WHAT THE TASK REQUIRES =
Below is a listing from which only part is wanted; return exactly the lines from the one with "0038DUD | PORSCHE" up to and including the one with "1.058.000.000 | 30.150.000 |".

SOURCE RECORDS =
▼

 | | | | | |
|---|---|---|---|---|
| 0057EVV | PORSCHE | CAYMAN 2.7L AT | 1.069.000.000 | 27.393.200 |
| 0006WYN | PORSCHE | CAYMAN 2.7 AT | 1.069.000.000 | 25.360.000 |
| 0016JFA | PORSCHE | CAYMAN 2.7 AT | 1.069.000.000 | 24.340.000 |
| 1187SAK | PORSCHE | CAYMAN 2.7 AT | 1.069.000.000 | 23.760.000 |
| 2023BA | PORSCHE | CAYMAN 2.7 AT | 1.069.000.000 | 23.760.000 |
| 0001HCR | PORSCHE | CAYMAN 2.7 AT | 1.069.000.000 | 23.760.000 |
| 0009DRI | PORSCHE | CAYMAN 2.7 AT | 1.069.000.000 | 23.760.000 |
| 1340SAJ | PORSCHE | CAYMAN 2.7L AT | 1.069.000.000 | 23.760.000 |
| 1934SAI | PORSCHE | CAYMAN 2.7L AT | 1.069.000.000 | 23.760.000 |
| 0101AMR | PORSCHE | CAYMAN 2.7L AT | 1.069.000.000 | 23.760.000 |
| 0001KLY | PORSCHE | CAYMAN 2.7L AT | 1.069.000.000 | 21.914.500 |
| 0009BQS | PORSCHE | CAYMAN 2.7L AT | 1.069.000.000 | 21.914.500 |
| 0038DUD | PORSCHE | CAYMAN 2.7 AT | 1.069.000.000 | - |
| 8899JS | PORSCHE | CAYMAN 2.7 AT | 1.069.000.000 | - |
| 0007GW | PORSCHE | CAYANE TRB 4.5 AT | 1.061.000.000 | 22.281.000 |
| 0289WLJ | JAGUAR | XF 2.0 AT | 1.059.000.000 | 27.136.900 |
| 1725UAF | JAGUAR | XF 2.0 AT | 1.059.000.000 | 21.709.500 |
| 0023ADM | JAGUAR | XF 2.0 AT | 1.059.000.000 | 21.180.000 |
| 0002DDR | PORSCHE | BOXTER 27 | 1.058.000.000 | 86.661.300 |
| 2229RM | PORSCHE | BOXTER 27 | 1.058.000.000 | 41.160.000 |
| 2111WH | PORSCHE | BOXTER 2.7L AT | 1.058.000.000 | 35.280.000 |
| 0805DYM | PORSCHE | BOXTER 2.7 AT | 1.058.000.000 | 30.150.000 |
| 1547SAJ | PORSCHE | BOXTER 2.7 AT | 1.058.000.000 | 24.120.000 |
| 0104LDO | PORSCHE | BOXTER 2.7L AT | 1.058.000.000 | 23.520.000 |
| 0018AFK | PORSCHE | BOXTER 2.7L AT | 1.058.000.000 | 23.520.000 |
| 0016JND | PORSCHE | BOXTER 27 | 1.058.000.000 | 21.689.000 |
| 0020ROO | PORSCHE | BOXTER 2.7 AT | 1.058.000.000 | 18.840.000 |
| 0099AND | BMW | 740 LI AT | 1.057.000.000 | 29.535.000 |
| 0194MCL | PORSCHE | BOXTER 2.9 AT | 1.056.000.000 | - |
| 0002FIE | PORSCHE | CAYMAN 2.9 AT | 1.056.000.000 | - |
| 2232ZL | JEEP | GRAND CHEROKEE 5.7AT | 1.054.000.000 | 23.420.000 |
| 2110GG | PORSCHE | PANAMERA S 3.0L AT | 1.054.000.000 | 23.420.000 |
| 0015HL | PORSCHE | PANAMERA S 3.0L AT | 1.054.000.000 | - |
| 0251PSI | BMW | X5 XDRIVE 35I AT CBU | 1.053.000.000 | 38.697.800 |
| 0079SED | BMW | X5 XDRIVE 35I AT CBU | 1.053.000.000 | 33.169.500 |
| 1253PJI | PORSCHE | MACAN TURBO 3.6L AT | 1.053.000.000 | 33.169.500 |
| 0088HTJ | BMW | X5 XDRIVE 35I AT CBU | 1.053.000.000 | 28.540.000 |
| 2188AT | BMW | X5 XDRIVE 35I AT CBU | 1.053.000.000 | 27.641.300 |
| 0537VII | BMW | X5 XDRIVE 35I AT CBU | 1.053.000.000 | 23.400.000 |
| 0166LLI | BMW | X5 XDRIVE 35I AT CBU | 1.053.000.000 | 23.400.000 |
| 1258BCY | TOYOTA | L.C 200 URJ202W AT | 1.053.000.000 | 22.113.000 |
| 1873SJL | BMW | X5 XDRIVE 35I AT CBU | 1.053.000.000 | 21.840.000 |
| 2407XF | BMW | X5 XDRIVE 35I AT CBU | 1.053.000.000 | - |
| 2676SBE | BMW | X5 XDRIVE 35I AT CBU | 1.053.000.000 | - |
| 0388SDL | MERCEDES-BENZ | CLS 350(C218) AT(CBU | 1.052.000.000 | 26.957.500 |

▲

TASK SOLUTION =
| 0038DUD | PORSCHE | CAYMAN 2.7 AT | 1.069.000.000 | - |
| 8899JS | PORSCHE | CAYMAN 2.7 AT | 1.069.000.000 | - |
| 0007GW | PORSCHE | CAYANE TRB 4.5 AT | 1.061.000.000 | 22.281.000 |
| 0289WLJ | JAGUAR | XF 2.0 AT | 1.059.000.000 | 27.136.900 |
| 1725UAF | JAGUAR | XF 2.0 AT | 1.059.000.000 | 21.709.500 |
| 0023ADM | JAGUAR | XF 2.0 AT | 1.059.000.000 | 21.180.000 |
| 0002DDR | PORSCHE | BOXTER 27 | 1.058.000.000 | 86.661.300 |
| 2229RM | PORSCHE | BOXTER 27 | 1.058.000.000 | 41.160.000 |
| 2111WH | PORSCHE | BOXTER 2.7L AT | 1.058.000.000 | 35.280.000 |
| 0805DYM | PORSCHE | BOXTER 2.7 AT | 1.058.000.000 | 30.150.000 |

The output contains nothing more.